Comme prévu, la première réaction mercredi est venue de Hongrie, le Premier ministre Viktor Orban déclarant sur X : « Une nouvelle fuite choquante concernant le budget de l'UE révèle un pari risqué : l'Ukraine bénéficierait d'une aide financière massive, tandis que les agriculteurs européens seraient perdants . Ce plan risque de marginaliser l'Europe rurale et de menacer les familles de tout le continent. Bruxelles ne doit pas abandonner les agriculteurs européens au financement de l'Ukraine. »
Des pays comme la Hongrie, ainsi que la Slovaquie et la Pologne – ou d’autres populations à tendance conservatrice/nationaliste – ne seront pas non plus à l’aise avec davantage de conditions de « primauté du droit » attachées au financement :
Une autre nouveauté marquante de la proposition de von der Leyen est l'importance accordée à l'État de droit. Lors de son premier mandat, son exécutif a gelé des milliards de fonds européens destinés à la Hongrie et à la Pologne, en raison de leur recul démocratique et de leurs violations persistantes de la loi .

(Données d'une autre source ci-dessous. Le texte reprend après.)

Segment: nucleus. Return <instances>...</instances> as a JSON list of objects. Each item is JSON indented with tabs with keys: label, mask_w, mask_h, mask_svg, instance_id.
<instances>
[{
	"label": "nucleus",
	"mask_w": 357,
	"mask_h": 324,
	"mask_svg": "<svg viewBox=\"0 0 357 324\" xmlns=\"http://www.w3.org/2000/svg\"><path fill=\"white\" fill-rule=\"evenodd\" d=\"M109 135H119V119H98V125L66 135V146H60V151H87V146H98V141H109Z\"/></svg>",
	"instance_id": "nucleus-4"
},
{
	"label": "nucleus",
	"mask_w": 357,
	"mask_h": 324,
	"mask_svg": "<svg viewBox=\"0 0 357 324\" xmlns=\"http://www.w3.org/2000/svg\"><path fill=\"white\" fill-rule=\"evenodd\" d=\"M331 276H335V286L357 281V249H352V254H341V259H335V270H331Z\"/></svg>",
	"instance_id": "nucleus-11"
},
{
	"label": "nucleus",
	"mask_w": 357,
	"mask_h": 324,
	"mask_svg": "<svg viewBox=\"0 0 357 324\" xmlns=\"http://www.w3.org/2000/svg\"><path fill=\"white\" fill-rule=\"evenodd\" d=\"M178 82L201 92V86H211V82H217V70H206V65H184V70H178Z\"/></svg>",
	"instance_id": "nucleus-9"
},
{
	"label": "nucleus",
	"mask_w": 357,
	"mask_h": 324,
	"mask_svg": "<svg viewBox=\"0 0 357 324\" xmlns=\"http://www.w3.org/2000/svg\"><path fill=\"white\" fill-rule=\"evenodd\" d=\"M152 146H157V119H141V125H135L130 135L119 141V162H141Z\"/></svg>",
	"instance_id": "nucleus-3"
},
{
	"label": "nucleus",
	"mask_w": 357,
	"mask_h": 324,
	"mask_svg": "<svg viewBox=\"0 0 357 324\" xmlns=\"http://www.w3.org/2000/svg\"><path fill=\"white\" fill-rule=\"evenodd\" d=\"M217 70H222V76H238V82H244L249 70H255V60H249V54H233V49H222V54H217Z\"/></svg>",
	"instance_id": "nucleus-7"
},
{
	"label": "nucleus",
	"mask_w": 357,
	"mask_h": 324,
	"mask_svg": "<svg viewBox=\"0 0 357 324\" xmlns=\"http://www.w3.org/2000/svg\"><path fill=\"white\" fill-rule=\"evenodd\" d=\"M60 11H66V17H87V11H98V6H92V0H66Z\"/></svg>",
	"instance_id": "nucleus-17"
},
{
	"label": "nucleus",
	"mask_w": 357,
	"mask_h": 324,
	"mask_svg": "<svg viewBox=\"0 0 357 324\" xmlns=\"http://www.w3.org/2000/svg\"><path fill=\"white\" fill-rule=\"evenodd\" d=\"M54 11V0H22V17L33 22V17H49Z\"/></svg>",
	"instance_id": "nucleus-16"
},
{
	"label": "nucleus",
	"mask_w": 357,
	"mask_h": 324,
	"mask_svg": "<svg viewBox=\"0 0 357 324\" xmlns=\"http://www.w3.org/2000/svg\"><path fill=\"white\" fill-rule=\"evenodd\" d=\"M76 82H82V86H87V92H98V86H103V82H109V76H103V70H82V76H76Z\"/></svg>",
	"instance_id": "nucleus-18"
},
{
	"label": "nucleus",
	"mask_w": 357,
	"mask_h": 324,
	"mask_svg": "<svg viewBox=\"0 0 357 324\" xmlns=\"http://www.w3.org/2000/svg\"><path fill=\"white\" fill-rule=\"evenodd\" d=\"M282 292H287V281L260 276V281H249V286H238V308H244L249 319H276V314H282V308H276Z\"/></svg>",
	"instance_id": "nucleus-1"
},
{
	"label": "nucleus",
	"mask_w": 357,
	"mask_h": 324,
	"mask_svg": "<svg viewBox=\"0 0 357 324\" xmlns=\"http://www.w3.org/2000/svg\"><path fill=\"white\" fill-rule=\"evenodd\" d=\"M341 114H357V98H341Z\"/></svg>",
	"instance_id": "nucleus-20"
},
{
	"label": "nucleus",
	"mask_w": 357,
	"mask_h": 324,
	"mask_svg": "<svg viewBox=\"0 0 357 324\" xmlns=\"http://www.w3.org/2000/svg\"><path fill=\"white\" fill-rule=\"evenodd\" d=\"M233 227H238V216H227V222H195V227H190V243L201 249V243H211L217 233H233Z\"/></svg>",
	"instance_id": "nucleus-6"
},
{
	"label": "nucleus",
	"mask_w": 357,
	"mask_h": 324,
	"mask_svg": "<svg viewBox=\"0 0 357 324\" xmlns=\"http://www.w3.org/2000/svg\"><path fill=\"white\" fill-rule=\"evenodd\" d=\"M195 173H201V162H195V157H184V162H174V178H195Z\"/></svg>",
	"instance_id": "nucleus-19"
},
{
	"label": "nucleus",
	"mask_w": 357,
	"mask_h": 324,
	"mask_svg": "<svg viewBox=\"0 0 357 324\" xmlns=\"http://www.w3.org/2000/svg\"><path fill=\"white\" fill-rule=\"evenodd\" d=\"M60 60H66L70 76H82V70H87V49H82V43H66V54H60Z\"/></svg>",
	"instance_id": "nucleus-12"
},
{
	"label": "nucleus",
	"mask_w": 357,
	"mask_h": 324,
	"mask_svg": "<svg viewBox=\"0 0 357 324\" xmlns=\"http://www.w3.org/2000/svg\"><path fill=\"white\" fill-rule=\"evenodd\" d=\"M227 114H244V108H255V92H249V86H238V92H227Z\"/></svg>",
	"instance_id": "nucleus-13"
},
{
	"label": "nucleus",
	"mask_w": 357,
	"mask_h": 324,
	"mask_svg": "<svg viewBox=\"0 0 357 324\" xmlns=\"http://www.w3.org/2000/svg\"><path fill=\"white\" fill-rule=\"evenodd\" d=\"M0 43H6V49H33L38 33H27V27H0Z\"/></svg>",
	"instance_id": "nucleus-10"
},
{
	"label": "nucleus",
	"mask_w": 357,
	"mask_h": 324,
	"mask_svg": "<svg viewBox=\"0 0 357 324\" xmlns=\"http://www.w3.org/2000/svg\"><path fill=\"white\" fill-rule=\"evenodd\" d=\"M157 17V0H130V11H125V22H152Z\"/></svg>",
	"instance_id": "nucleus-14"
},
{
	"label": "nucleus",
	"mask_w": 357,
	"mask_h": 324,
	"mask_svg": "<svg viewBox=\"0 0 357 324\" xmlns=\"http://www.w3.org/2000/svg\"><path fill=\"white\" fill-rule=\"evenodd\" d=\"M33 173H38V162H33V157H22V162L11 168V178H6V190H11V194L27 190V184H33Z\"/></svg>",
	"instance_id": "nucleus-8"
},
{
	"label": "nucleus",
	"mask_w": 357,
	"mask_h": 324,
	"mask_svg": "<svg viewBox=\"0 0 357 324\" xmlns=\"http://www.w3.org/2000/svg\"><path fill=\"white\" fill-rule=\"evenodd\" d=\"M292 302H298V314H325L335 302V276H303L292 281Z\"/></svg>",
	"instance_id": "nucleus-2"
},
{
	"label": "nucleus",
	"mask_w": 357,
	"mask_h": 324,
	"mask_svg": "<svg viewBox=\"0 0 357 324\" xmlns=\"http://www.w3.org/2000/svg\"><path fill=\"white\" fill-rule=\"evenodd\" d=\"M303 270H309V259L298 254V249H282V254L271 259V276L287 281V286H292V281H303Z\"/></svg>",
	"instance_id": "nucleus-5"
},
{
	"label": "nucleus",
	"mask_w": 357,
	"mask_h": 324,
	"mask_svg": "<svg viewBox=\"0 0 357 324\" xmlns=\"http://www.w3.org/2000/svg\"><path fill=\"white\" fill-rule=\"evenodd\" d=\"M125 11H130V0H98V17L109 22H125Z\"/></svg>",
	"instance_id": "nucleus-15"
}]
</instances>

Le gel ne concernait cependant qu'une partie des fonds alloués aux pays récalcitrants, alimentant les critiques selon lesquelles la Commission laissait couler l'argent des contribuables malgré les violations du droit de l'UE et des droits fondamentaux.
Les conflits ont laissé des traces chez von der Leyen : elle entend désormais conditionner tous les fonds, des subventions agricoles à la politique sociale, au respect de l'État de droit .
« L’État de droit est une condition indispensable pour tout financement provenant du budget de l’UE », a-t-elle déclaré mercredi.
« Nous garantirons des dépenses responsables et une pleine responsabilité, avec des garanties très solides et des incitations adéquates. Cela servira les citoyens. »
Il est donc clair que de nombreux obstacles sont possibles, étant donné que la nouvelle proposition doit être approuvée à l’unanimité par les 27 États membres de l’UE et adoptée par le Parlement européen dans le cadre de négociations qui s’étaleraient probablement sur deux ans.
Le budget 2028-2034 doit être approuvé d'ici fin 2027, et beaucoup de choses peuvent encore se produire d'ici là, notamment concernant la guerre entre la Russie et l'Ukraine. La Commission européenne prévoit d'inclure la somme colossale de 100 milliards d'euros pour financer l'Ukraine dans ce nouveau budget.
Certes, le président Trump a exprimé son souhait de voir la paix s'instaurer bien avant cette date, mais ces efforts n'ont abouti à rien jusqu'à présent. La Hongrie et la Slovaquie auront également leur mot à dire.